I do not recall whether it was sunny that day. The chauffeur placed a rug over my knee, and without a second glance, we set off for the station. I left Manchester Square, and London, for the last time, or so I thought, without a single look backwards at the settle, gentle life I was abandoning. Tea at the Savoy on my birthday, the patronage of poor neglected, socially inept old Mrs. Rosenberg (so different from clever English Aunt Edith, who knew all!), with her chauffeur and automobile, her pots of money and season ticket to the opera – all this, but her inability to procure an invitation to any halfway decent event in London.

So very different from Aunt Edith, whose terraced house's upper bedrooms dated from the middle of the last century, whose old-fangled bath spouted erratic gushes of boiling water from a geyser, who was the last of the old school, the poor gentlewoman, whose financial situation dipped and rose yearly as her assets fell irrevocably, in whose secret shame her great niece, myself, was embroiled when she became her companion at the tender age of sixteen – too young for London. Could it have spoiled me?

Aunt Edith was the last of a dying clan – those who had the breeding, but didn't have the wealth. In the aftermath of that industrialist society, money beat manners, hands down.

I had only one regret. As we passed a station, I recalled Aunt Edith cautioning me against its associated moral filth, and I found myself very much wishing I'd ridden the tube.

Aunt Edith was to accompany me to Queenstown. She had, she said, always wanted to see the Ireland of her youth, where her parents kept a country house, which they had shut up and sold when she was ten, and she had not yet returned. She would, she said, spend a pleasant night's stay in Queenstown, and buy all her lace to bring back to the dressmaker, and to make up into charity bazaar contributions, and presents for everyone for Christmas. And perhaps, she added tentatively as we boarded the train at Waterloo, enough to darn some nice new antimacassars for the drawing room.

Southampton has never, to my knowledge, been a particularly inspiring place. But it was that day.

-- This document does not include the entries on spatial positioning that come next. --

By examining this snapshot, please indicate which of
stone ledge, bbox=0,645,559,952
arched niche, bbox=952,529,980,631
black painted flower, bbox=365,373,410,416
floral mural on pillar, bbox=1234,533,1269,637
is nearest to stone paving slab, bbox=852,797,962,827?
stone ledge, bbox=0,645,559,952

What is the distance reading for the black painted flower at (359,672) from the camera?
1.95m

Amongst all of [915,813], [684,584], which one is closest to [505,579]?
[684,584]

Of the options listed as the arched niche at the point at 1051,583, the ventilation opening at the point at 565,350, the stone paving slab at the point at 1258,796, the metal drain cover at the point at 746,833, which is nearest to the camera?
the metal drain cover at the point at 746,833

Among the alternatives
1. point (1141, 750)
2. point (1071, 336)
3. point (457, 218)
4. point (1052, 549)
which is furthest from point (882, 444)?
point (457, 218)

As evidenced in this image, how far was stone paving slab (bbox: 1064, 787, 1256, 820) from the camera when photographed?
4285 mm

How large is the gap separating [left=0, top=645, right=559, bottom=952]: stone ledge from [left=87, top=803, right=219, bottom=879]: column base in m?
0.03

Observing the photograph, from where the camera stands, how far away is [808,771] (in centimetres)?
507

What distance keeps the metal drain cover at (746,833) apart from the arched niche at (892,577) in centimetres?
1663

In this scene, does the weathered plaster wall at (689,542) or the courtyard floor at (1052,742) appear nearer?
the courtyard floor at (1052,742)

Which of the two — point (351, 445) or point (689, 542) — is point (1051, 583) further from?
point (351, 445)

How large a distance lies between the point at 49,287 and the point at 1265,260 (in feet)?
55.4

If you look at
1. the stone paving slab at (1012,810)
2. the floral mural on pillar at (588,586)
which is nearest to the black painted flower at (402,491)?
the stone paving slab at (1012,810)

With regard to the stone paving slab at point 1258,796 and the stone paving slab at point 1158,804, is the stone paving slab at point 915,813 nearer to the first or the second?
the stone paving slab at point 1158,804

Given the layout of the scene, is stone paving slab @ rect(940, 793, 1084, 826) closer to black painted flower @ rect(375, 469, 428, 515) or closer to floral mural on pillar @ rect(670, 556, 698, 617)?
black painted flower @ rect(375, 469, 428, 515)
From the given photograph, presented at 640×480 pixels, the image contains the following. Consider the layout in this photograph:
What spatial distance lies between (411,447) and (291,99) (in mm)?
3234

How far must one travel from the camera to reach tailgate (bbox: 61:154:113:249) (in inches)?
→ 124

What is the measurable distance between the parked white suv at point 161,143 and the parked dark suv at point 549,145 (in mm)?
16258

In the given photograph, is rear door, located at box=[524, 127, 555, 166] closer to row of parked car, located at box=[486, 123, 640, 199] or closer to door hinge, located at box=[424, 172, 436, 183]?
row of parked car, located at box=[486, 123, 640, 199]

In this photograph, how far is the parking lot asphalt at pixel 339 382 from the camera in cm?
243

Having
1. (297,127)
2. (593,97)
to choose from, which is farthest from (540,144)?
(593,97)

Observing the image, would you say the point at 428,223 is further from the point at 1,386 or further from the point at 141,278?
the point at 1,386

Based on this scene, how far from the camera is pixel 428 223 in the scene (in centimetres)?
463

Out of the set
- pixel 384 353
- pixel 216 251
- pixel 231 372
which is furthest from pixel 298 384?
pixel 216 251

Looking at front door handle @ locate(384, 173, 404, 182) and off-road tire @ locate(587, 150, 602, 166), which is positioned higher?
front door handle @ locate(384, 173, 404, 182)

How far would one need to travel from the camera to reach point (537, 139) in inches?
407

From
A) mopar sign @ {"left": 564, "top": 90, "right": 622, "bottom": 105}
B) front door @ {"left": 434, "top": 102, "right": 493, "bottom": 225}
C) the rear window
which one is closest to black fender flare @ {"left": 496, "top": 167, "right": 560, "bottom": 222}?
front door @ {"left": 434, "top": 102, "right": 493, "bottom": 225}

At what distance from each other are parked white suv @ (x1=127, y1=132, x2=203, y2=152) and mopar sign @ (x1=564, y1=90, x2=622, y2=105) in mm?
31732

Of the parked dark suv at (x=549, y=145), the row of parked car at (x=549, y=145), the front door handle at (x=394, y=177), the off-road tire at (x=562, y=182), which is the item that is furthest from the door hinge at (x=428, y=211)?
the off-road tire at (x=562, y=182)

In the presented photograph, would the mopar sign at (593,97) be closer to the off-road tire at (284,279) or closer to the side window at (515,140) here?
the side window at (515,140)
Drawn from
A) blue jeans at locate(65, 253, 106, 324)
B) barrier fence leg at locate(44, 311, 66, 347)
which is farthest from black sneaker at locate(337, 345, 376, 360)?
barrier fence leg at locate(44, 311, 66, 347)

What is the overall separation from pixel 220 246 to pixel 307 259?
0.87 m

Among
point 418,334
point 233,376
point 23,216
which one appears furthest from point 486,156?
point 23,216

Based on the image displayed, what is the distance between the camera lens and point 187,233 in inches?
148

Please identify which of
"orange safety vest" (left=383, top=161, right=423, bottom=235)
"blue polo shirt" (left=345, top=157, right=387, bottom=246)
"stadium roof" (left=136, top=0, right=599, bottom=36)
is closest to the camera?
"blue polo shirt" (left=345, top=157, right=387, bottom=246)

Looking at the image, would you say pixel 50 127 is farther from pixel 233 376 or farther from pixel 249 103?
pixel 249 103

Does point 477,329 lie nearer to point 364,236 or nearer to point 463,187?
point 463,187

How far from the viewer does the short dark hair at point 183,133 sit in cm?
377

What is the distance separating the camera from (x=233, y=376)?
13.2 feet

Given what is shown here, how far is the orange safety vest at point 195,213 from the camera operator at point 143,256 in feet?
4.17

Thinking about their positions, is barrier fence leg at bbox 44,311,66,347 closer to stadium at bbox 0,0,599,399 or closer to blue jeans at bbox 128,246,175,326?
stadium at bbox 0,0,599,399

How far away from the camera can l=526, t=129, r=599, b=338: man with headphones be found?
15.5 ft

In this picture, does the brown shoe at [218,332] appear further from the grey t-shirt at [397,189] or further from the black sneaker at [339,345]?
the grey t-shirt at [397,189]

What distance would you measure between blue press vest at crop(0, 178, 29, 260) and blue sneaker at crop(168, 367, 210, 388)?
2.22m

Considering the ship was carrying nowhere near its full complement of passengers, an unusually vast crowd had turned up to see the ship off.

"Workers' wives, I expect", sniffed Aunt Edith from her corner seat. "After all, this ship's keeping them in work, despite the miners."

Aunt Edith, being elderly and somewhat prone to paranoia, was suspicious of the miner's strike which had, she breathed shakily, almost ruined her darling niece's plans. Though, naturally, had I travelled with Cunard...

The ship was huge and lovely, and everything one expected. When I mull over it, it must have been sunny, for how else could the white paintwork of the upper decks gleam so terribly brightly?

In these days of identity cards, it is pleasant to recall a time when one could, with a wave of a daintily gloved hand and a silently spoken assurance ("Yes, I am a person of quality. I am a lady, you may bow and scrape – please do".)

Aunt Edith and I took to the gangplank, and boarded.